A dimensão temporal do seu trabalho complica-se ainda mais com as suas instalações colaborativas com Bagus Pandega, nomeadamente Artificial Green by Nature Green 4.0 (2024). Esta obra, apresentada na Bienal de Arte de Banguecoque, funciona literalmente como um filme em tempo real: um braço mecânico desenha diariamente silhuetas de animais e plantas numa tela pintada por Imazu, antes que um segundo mecanismo apague esses desenhos com água, num ciclo sem fim. Esta mecânica de criação e destruição evoca diretamente as elipses temporais do cinema contemplativo, esses longos planos fixos que revelam o desgaste do tempo sobre as coisas e os seres.

A artista domina igualmente a arte do flashback visual. Nas suas séries dedicadas à ocupação japonesa da Indonésia durante a Segunda Guerra Mundial, entrelaça fotografias de arquivo, testemunhos familiares e as suas próprias experiências enquanto mãe japonesa a criar o seu filho em terras indonésias. Esta técnica de sobreposição memorial lembra os filmes de Chris Marker, nomeadamente Sans Soleil, onde a imagem presente se torna o recipiente de todas as imagens passadas.

Mas é talvez na gestão do espaço pictórico que Imazu revela melhor a sua afinidade com o cinema de autor.

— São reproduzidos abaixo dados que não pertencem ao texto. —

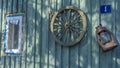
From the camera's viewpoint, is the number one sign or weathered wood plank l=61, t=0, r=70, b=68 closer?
the number one sign

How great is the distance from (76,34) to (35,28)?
0.89 metres

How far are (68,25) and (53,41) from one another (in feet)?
1.47

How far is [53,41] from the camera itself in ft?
17.8

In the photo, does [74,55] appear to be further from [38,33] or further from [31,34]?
Answer: [31,34]

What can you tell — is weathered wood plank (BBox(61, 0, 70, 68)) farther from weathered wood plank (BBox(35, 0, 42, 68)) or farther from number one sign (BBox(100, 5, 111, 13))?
number one sign (BBox(100, 5, 111, 13))

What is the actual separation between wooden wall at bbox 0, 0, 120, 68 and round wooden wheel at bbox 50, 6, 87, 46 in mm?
94

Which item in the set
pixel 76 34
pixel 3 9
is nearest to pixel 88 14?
pixel 76 34

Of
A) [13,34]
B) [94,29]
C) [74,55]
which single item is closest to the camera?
[94,29]

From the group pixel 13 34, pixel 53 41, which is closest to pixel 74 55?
pixel 53 41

As suas telas mais monumentais, como Blossoming Organs (2023), funcionam como planos sequência onde o olhar pode vaguear sem esgotar nunca a riqueza visual. Cada zona da tela possui a sua própria densidade narrativa, as suas próprias referências temporais, as suas próprias cargas emocionais. Esta multiplicidade de centros de interesse evoca os filmes de Robert Altman ou Paul Thomas Anderson, realizadores que sabem orquestrar a complexidade narrativa sem jamais cair na confusão.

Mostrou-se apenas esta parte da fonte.